Nick’s eyelids flutter. ‘Somebody who knows he’s guilty could be warning you.’

‘But … who?’ Izzy says, her mind racing.

‘Often an inmate.’

‘Oh.’

‘Someone who spent so many years with him … they sometimes write to family members. Or get someone on the outside to write, to warn them.’

‘But they wouldn’t know he’d seen me.’

‘Unless he told them.’

‘Oh. What’s the other explanation?’

‘Well, sometimes people with form like Gabriel … well, they might play games.’

‘What games?’

‘Cat and mouse,’ Nick says quietly.

She turns to him. His slender hand is raised to his forehead, shielding the sun from his eyes. ‘It’s, you know. Pretty typical.’

‘Of what?’

He looks directly at her now, removing his hand and placing it back on his hip. ‘Abuse.’

He says it factually, which she’s grateful for, though she allows her mind, for just a moment, to imagine another Izzy, here with him. Izzy who complains about her parents interfering in her life. Who is utterly different to this Izzy. Never needy, never shameful, never jealous. The Izzy to whom this didn’t happen.

‘He wouldn’t do that,’ she says.

They’d ridden everywhere on their bikes the summer before her mother had died. Izzy’s ballet teacher had suggested some extra cardio, and Gabe had obliged. He’d bought her a bike he’d seen advertised for sale in the paper, from a blue-green shed a few streets down from them. He should have been working, she thinks now, looking back, but she didn’t care then. Not at all. They had cycled to the coast. Her thighs had burned, but they had reached the clifftop. They could see Portsmouth in the distance. It had been worth it, especially when they had cycled down again. They hadn’t gone fast. Her father had led her down a slow, winding path, past a patch of bluebells so vivid they seemed to move and shimmer. The sun on her bare arms. The wind in her lungs. Her hair trailing out behind her. She had felt as happy as it was possible to feel, as though a fizzing tablet of pleasure had been dropped down her throat and into her stomach.

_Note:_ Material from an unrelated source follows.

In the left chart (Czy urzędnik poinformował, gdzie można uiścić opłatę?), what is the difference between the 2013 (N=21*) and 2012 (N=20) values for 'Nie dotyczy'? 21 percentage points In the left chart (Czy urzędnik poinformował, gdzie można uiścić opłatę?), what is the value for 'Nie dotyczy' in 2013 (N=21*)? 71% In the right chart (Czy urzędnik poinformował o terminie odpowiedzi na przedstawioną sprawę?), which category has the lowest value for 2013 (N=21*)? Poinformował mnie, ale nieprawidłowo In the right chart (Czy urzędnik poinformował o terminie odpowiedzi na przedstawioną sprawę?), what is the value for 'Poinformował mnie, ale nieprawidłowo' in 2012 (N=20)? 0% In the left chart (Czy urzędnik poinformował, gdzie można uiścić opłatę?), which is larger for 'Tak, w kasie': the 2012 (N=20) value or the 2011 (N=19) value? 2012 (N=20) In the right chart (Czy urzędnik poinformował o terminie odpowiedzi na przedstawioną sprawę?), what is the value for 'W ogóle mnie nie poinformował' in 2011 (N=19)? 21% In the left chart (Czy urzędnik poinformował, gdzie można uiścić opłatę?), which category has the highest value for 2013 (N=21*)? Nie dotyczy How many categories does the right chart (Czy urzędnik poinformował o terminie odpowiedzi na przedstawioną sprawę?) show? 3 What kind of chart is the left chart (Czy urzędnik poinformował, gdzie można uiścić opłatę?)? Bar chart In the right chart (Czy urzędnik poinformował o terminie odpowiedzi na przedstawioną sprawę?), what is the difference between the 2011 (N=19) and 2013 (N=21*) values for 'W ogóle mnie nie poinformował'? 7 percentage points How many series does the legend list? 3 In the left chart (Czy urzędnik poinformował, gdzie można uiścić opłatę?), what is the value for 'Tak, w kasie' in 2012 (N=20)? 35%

She blinks, looking up at Nick now. She can’t explain that, especially not to him.

‘He wouldn’t do that,’ she says again, but she knows her argument makes no sense, is illogical. He would murder, but he wouldn’t threaten her. Sure, Nick would say.

Abuse, she tells herself. Violence. Violence against women: against vulnerable women. Killings, strangulations, disappearances, lies, mind games. That is who her father is.

‘Are you going to tell work?’ she says.

He looks at her, brows lowered, his mouth forming a thoughtful pout. ‘Maybe,’ he says easily, but doesn’t elaborate.

She wonders what would happen if the police needed to look into her father. His licence conditions. His past. They would get the file, surely. They would see it had been retrieved.

‘I’ll sort it,’ Nick says, catching her worried expression.

‘But won’t th –’

‘Leave it with me. I can speak to his probation officer.’

‘Okay,’ she whispers.

‘Then if he’s done anything … he’ll be back to prison for life. Proper.’

She thinks of her father’s eight cans of beans. Single key to his single room. His single pink bed. Of their shared memories, their shared grief. The way they understood each other. She is abandoning him to the abyss; to loneliness, forever.

No. Stop it. He is a murderer. He is sending things to her house, designed to scare her. This sympathy, it is misguided: a poison.